PROBLEM REQUIREMENTS:
Rewrite all of the material below, substituting "tire rut in the sand" for "tire track in sand" and keeping everything else unchanged. Leave the pictures out of your answer.

--- START DATA ENTRIES ---

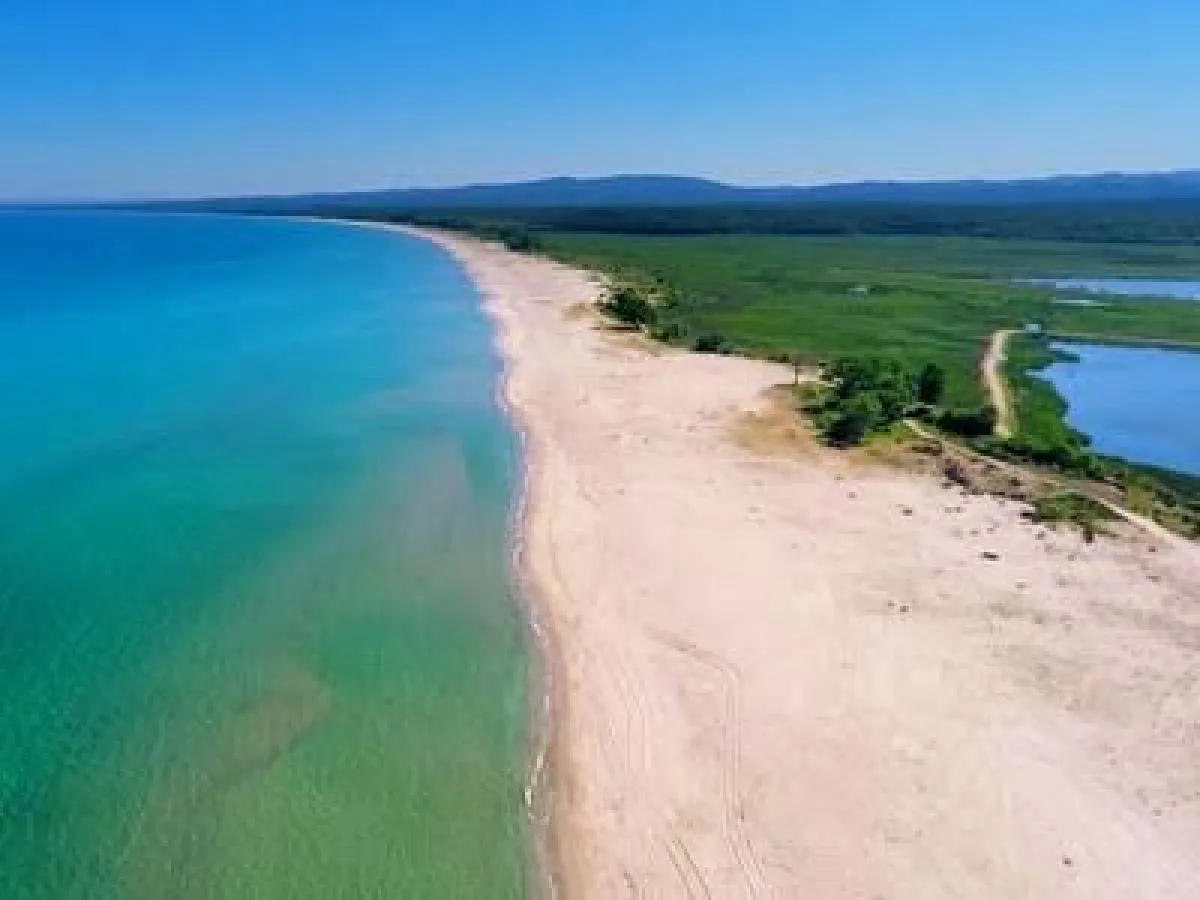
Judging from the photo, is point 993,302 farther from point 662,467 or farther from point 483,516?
point 483,516

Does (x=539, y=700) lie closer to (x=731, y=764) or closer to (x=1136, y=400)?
(x=731, y=764)

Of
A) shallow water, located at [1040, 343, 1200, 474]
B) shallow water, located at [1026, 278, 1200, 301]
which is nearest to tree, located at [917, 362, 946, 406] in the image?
shallow water, located at [1040, 343, 1200, 474]

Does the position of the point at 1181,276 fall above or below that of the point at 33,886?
below

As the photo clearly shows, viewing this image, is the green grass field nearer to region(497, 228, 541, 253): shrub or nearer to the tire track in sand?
region(497, 228, 541, 253): shrub

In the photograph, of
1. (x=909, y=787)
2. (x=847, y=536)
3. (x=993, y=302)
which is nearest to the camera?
(x=909, y=787)

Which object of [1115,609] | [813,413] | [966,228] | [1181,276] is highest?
[1115,609]

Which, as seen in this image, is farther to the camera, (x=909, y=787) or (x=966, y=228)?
(x=966, y=228)

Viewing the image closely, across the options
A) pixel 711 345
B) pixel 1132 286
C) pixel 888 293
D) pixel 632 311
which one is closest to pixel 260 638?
pixel 711 345

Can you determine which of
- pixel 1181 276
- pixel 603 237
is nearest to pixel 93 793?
pixel 1181 276
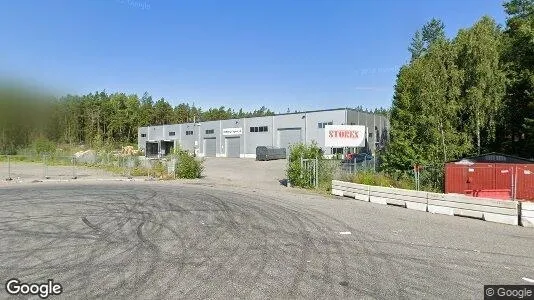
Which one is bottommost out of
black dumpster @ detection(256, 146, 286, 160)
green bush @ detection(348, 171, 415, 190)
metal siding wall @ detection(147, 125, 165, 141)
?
green bush @ detection(348, 171, 415, 190)

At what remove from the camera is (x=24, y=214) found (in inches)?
465

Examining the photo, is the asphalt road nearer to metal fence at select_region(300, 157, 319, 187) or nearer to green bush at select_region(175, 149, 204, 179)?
metal fence at select_region(300, 157, 319, 187)

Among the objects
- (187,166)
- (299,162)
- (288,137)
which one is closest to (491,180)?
(299,162)

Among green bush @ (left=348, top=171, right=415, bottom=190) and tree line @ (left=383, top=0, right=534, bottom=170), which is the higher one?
tree line @ (left=383, top=0, right=534, bottom=170)

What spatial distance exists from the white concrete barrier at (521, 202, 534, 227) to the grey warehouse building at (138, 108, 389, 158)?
32.7 meters

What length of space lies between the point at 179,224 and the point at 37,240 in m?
3.35

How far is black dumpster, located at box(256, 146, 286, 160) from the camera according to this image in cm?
5169

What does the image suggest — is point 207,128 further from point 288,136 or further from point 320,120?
point 320,120

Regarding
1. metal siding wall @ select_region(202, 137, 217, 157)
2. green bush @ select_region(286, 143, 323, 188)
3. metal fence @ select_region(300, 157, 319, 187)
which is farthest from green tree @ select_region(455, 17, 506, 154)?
metal siding wall @ select_region(202, 137, 217, 157)

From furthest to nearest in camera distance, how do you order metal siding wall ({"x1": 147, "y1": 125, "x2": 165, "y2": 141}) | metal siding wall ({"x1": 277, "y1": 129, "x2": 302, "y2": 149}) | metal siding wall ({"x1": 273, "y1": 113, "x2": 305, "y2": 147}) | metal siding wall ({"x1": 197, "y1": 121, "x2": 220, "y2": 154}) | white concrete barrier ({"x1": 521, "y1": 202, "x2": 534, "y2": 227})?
1. metal siding wall ({"x1": 147, "y1": 125, "x2": 165, "y2": 141})
2. metal siding wall ({"x1": 197, "y1": 121, "x2": 220, "y2": 154})
3. metal siding wall ({"x1": 277, "y1": 129, "x2": 302, "y2": 149})
4. metal siding wall ({"x1": 273, "y1": 113, "x2": 305, "y2": 147})
5. white concrete barrier ({"x1": 521, "y1": 202, "x2": 534, "y2": 227})

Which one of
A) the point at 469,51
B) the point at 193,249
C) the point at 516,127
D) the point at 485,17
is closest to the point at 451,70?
the point at 469,51

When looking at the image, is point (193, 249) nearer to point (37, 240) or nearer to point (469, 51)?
point (37, 240)

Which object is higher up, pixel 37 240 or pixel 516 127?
pixel 516 127

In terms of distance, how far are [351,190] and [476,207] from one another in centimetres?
622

--- END DATA ENTRIES ---

RESPONSE TO THE TASK:
Judging from the photo, is point 993,302 farther from point 662,467 or farther from point 483,516?
point 483,516

Does (x=539, y=700) lie closer to (x=731, y=764) or closer to (x=1136, y=400)?
(x=731, y=764)

Of
A) shallow water, located at [1040, 343, 1200, 474]
B) shallow water, located at [1026, 278, 1200, 301]
which is nearest to tree, located at [917, 362, 946, 406] in the image?
shallow water, located at [1040, 343, 1200, 474]

Does the position of the point at 1181,276 fall above or below that of the point at 33,886?
below

As the photo clearly shows, viewing this image, is the green grass field nearer to region(497, 228, 541, 253): shrub or nearer to the tire rut in the sand?
region(497, 228, 541, 253): shrub

In the photograph, of
1. (x=909, y=787)
2. (x=847, y=536)
3. (x=993, y=302)
which is nearest to the camera?
(x=909, y=787)

Which object of [1115,609] | [813,413] | [966,228] | [1181,276] is highest?
[1115,609]

Which, as seen in this image, is farther to the camera, (x=909, y=787) or (x=966, y=228)?
(x=966, y=228)

Viewing the image closely, across the options
A) pixel 711 345
B) pixel 1132 286
C) pixel 888 293
D) pixel 632 311
which one is closest to pixel 260 638?
pixel 711 345

Can you determine which of
- pixel 1181 276
- pixel 603 237
is nearest to pixel 93 793?
pixel 1181 276
Which one is bottommost out of
black dumpster @ detection(256, 146, 286, 160)
green bush @ detection(348, 171, 415, 190)
metal siding wall @ detection(147, 125, 165, 141)
?
green bush @ detection(348, 171, 415, 190)

At what remove from the camera is (x=24, y=214) found (in inches)?
465

Examining the photo, is the asphalt road nearer to metal fence at select_region(300, 157, 319, 187) or nearer to green bush at select_region(175, 149, 204, 179)?
metal fence at select_region(300, 157, 319, 187)

Among the objects
- (187,166)
- (299,162)
- (288,137)
which one is closest to (491,180)?
(299,162)

Among green bush @ (left=348, top=171, right=415, bottom=190) and tree line @ (left=383, top=0, right=534, bottom=170), which is the higher one?
tree line @ (left=383, top=0, right=534, bottom=170)

What spatial distance exists from the white concrete barrier at (521, 202, 534, 227) to the grey warehouse building at (138, 108, 389, 158)?
32.7 meters

What length of space lies between the point at 179,224 and the point at 37,240 in m?
3.35

How far is black dumpster, located at box(256, 146, 286, 160) from the camera according to this image in cm?
5169

What does the image suggest — is point 207,128 further from point 288,136 or further from point 320,120?
point 320,120

Regarding
1. metal siding wall @ select_region(202, 137, 217, 157)
2. green bush @ select_region(286, 143, 323, 188)
3. metal fence @ select_region(300, 157, 319, 187)
which is farthest from green tree @ select_region(455, 17, 506, 154)?
metal siding wall @ select_region(202, 137, 217, 157)

From furthest to nearest in camera distance, how do you order metal siding wall ({"x1": 147, "y1": 125, "x2": 165, "y2": 141}) | metal siding wall ({"x1": 277, "y1": 129, "x2": 302, "y2": 149}) | metal siding wall ({"x1": 273, "y1": 113, "x2": 305, "y2": 147}) | metal siding wall ({"x1": 197, "y1": 121, "x2": 220, "y2": 154}) | white concrete barrier ({"x1": 521, "y1": 202, "x2": 534, "y2": 227})?
1. metal siding wall ({"x1": 147, "y1": 125, "x2": 165, "y2": 141})
2. metal siding wall ({"x1": 197, "y1": 121, "x2": 220, "y2": 154})
3. metal siding wall ({"x1": 277, "y1": 129, "x2": 302, "y2": 149})
4. metal siding wall ({"x1": 273, "y1": 113, "x2": 305, "y2": 147})
5. white concrete barrier ({"x1": 521, "y1": 202, "x2": 534, "y2": 227})

Which one of
A) the point at 469,51
B) the point at 193,249
C) the point at 516,127
D) the point at 485,17
is closest to the point at 451,70?
the point at 469,51

When looking at the image, is point (193, 249) nearer to point (37, 240) or nearer to point (469, 51)?
point (37, 240)

Which object is higher up, pixel 37 240 or pixel 516 127?
pixel 516 127

In terms of distance, how far are [351,190] and [476,207] from one another in centimetres?
622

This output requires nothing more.